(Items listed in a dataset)
====

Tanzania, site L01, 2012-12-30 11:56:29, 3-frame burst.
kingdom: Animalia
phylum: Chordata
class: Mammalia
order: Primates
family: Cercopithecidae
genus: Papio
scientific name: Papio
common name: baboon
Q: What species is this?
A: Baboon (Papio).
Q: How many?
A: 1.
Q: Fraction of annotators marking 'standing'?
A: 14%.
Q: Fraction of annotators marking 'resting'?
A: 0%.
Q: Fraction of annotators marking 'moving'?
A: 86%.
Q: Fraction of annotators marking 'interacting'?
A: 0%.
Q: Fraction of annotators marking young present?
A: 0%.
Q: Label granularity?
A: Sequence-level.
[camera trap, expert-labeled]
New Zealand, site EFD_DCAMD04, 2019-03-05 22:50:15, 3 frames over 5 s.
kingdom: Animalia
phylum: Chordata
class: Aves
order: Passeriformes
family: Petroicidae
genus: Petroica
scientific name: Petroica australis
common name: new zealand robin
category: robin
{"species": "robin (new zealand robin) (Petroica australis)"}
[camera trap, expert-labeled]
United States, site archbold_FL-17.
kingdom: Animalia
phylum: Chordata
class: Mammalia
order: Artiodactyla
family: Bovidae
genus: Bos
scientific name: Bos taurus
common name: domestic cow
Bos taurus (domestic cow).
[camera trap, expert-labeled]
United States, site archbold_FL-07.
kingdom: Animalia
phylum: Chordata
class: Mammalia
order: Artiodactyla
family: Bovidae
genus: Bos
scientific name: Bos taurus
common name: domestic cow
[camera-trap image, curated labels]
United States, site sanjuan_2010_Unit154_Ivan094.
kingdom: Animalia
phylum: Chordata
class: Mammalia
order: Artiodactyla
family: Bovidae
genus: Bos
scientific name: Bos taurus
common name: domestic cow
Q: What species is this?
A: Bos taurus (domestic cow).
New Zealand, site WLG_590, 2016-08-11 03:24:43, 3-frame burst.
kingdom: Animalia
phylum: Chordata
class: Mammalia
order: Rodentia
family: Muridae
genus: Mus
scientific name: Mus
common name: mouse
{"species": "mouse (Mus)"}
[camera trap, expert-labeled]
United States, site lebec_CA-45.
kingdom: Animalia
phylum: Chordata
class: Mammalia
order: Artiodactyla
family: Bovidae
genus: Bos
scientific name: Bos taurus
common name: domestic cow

====

__Exercise objective__
If a line in the entries includes the word "United", copy that line out.

__Output of the exercise__
United States, site archbold_FL-17.
United States, site archbold_FL-07.
United States, site sanjuan_2010_Unit154_Ivan094.
United States, site lebec_CA-45.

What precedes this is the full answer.